Step 3. TopSecret Security Definition Samples

Step 3.1 ControlM/Tape Security Definitions (Optional)

Select this step to edit the CTTSTSS2 member in the IOA INSTWORK library.

1. Define entities and user authorizations to TopSecret.

   For information about how to define Control‑M/Tape entities and user authorizations to TopSecret, see Control-M/Tape Basic Definition Security Calls and Control-M/Tape Extended Definition Security Calls.

   1. Add the following command to add the resources to TopSecret:

      TSS ADD(sec-administrator-dept) IBMFAC($$CTT)

      Set the sec-administrator-dept parameter to the appropriate value.

      All entity names for each Control‑M/Tape protected element appear in Control-M/Tape Basic Definition Security Calls for Basic Definition mode and Control-M/Tape Extended Definition Security Calls for Extended Definition mode.

2. Associate users with Extended Definition Modes.

   Authorizations to access Control‑M/Tape datasets are defined during the Control‑M/Tape installation process.
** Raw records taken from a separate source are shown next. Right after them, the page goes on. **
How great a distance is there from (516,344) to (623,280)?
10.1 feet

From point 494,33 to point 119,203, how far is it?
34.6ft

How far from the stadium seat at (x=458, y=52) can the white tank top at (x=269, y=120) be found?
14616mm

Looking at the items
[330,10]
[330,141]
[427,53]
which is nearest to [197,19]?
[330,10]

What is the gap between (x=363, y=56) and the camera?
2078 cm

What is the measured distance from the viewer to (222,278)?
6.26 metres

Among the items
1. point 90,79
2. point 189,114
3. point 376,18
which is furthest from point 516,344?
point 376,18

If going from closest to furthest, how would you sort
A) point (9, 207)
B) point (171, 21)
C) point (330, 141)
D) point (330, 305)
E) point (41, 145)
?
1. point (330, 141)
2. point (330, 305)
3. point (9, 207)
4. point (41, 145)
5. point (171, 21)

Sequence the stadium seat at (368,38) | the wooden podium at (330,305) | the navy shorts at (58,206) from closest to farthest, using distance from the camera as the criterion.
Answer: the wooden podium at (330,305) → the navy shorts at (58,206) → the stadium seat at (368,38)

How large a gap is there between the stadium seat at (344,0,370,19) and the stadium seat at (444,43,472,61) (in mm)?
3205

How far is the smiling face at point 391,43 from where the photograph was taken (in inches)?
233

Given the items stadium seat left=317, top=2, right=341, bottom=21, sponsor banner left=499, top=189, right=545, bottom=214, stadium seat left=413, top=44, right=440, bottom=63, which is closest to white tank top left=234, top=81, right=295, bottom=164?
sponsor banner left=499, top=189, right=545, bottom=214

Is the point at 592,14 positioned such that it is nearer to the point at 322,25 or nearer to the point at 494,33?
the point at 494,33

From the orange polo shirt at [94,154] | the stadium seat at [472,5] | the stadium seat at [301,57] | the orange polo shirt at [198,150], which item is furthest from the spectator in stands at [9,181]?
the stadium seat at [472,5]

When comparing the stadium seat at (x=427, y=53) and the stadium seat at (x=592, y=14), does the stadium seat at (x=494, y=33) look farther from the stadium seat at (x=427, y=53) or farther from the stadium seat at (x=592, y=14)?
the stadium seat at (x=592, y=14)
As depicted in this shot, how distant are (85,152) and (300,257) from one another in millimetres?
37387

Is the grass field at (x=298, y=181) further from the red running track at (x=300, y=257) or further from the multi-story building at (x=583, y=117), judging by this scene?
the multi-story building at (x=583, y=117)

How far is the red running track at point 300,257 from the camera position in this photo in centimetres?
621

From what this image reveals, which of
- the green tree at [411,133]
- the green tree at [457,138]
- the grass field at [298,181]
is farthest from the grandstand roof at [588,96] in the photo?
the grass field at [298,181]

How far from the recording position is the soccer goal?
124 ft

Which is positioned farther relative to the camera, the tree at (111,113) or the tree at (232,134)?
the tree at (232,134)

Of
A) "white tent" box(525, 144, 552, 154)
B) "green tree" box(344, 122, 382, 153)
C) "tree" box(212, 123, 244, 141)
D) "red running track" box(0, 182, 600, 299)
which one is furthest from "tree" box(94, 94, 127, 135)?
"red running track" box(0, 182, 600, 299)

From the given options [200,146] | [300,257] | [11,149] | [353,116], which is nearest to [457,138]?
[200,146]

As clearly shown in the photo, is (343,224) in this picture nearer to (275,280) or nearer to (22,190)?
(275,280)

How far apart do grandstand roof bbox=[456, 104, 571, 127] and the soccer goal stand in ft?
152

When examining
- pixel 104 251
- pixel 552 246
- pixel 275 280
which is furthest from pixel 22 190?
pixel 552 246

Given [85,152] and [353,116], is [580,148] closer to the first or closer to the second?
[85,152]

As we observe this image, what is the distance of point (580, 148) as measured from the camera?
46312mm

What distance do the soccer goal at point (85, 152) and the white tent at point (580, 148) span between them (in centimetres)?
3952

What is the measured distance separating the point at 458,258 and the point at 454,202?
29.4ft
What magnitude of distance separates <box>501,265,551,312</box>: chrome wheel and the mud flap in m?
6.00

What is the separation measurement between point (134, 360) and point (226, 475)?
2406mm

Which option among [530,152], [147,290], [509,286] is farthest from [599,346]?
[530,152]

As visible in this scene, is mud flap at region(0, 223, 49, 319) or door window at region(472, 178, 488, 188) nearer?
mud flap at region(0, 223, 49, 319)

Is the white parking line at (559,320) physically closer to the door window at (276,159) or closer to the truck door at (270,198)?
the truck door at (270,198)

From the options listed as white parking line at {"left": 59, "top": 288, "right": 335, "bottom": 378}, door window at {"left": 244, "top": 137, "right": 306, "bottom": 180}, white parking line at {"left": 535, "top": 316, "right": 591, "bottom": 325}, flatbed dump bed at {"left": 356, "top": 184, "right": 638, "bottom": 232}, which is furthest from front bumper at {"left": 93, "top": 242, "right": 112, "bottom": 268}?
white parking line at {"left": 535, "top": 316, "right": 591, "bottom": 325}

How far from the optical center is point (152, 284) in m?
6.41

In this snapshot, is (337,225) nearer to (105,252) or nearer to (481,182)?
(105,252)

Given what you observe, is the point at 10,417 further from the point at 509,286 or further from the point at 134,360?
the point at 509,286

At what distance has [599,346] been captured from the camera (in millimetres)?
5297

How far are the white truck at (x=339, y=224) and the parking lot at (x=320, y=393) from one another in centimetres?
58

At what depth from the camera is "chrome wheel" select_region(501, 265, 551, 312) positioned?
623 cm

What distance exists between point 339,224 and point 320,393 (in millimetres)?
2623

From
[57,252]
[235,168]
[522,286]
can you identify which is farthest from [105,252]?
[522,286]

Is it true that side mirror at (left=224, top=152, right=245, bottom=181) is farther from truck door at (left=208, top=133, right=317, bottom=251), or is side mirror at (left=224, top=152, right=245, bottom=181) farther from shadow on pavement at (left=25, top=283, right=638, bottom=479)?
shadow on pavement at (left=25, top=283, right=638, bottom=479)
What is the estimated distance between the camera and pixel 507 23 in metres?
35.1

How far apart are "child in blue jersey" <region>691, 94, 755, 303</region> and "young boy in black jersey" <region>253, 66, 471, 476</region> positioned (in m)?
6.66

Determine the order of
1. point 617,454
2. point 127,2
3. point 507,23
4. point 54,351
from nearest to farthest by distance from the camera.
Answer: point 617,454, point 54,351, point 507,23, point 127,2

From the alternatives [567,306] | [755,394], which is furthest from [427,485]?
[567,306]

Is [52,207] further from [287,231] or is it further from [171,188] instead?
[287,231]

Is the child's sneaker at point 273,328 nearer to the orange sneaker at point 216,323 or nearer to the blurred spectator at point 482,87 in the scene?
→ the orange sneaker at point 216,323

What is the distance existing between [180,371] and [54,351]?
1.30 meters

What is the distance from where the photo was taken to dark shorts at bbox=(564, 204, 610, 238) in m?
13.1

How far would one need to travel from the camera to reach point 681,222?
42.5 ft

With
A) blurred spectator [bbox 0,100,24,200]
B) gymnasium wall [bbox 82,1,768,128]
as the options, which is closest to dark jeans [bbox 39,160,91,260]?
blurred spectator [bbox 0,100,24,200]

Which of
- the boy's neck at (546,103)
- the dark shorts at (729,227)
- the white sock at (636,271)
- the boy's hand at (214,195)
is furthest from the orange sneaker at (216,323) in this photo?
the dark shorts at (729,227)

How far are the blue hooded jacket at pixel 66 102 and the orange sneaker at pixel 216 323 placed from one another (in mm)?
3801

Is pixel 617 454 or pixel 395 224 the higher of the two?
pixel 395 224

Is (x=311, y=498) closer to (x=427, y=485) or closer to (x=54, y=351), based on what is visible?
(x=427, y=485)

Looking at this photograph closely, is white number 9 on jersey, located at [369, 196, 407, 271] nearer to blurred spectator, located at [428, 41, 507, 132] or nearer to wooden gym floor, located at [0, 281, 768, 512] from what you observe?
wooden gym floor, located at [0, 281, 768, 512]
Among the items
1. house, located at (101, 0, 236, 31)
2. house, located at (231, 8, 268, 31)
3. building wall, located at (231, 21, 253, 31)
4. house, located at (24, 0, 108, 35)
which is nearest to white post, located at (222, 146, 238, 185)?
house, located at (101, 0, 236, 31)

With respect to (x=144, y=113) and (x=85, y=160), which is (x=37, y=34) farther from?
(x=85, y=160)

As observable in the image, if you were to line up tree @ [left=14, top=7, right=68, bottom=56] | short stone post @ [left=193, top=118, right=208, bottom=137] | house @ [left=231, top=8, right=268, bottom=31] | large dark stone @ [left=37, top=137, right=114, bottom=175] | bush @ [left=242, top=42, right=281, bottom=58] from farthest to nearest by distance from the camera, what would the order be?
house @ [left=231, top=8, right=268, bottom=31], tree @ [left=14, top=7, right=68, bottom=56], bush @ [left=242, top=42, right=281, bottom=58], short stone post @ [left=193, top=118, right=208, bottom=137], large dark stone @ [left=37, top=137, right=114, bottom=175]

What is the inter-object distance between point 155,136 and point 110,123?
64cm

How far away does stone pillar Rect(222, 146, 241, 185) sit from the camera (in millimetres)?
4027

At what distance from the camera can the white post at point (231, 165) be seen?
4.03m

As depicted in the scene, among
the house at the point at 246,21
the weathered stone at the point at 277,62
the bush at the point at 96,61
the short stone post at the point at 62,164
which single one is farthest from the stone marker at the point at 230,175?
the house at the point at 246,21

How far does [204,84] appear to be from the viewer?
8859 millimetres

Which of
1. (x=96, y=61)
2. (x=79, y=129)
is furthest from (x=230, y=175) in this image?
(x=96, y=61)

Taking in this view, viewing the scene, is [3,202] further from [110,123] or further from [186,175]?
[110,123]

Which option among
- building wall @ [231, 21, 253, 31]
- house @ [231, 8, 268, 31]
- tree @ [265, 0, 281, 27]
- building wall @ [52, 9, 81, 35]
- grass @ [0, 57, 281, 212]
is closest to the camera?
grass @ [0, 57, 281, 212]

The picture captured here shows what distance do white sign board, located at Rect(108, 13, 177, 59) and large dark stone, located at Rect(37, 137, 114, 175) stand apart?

This step must be completed before proceeding with security implementation. For details on how to grant users access to Control‑M/Tape datasets, see the INCONTROL for z/OS Installation Guide: Installing.

   1. Add the following TopSecret commands to define the $$CTTEDM entity to TopSecret, and authorize users to this entity:

      TSS PERMIT(USERA) IBMFAC($$CTTEDM.qname) ACC(READ)

      Set the USERA parameter to the user ID of the Control‑M/Tape installer.

   Do not define the $$CTTEDM entity to operate in warning mode since this causes all users to operate in Extended Definition mode.

3. Authorize the Control‑M/Tape installer to use Control‑M/Tape facilities.
   1. Customize the following command to authorize USERA to Control‑M/Tape facilities:

      TSS PERMIT(USERA) IBMFAC($$CTT) ACC(READ)

      Set the USERA parameter to the user ID of the Control‑M/Tape installer.

4. Submit the job.

   This job must be run under the ACID of the general security administrator (SCA) who is authorized to enter these TopSecret commands.

   All job steps must end with a condition code of 0.

Step 3.2 Functions Security Definitions (Optional)

Select this step to edit the CTTSTSS3 member in the IOA INSTWORK library. This member contains definition samples for the various Control‑M/Tape entities. Modify the definitions according to the requirements of the site and submit the job.

Step 3.3 Control Program Access to Datasets (Optional)

Select this step to edit the CTTSTSS4 member in the IOA INSTWORK library. This member contains a sample of the definitions required to define Program Pathing access authorizations to Control‑M/Tape datasets. Review the definitions and modify to meet the requirements of your site.

WARNING: BMC recommends that the security administrator first read Limiting Access to Specific Programs.